The overall safety of lazabemide observed in this short-term study justifies further long-term investigations to determine if this monoamine oxidase type B inhibitor is a useful adjuvant to levodopa therapy in Parkinson's disease.
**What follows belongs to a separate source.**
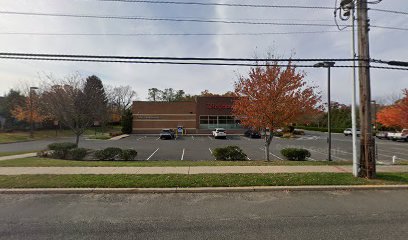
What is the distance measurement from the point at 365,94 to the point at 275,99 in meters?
4.72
拉扎贝胺(Ro 19 - 6327)是一种短效、可逆、高选择性的单胺氧化酶B型抑制剂,与司来吉兰(丙炔苯丙胺)不同,它不会代谢为活性化合物。
一项随机、双盲临床试验,旨在评估拉扎贝胺对需要左旋多巴治疗的帕金森病患者的短期安全性、耐受性以及对运动功能的影响。
14个中心招募了137名患者,随机接受100、200或400毫克/天的拉扎贝胺,或匹配的安慰剂。对受试者进行8周的随访,其中包括2周或4周的随机、双盲拉扎贝胺撤药期。耐受性的主要衡量指标是能够按最初分配的治疗方案完成研究的受试患者比例。通过统一帕金森病评定量表评估临床特征。
拉扎贝胺治疗的耐受性与安慰剂相当,且未出现严重不良事件。在接受拉扎贝胺治疗的受试者中,不良反应发生率有增加趋势,提示多巴胺能活性增强。拉扎贝胺治疗4周后,帕金森病的临床特征未发现明显改善。
在这项短期研究中观察到的拉扎贝胺总体安全性,为进一步进行长期研究以确定这种单胺氧化酶B型抑制剂是否为帕金森病左旋多巴治疗的有效辅助药物提供了依据。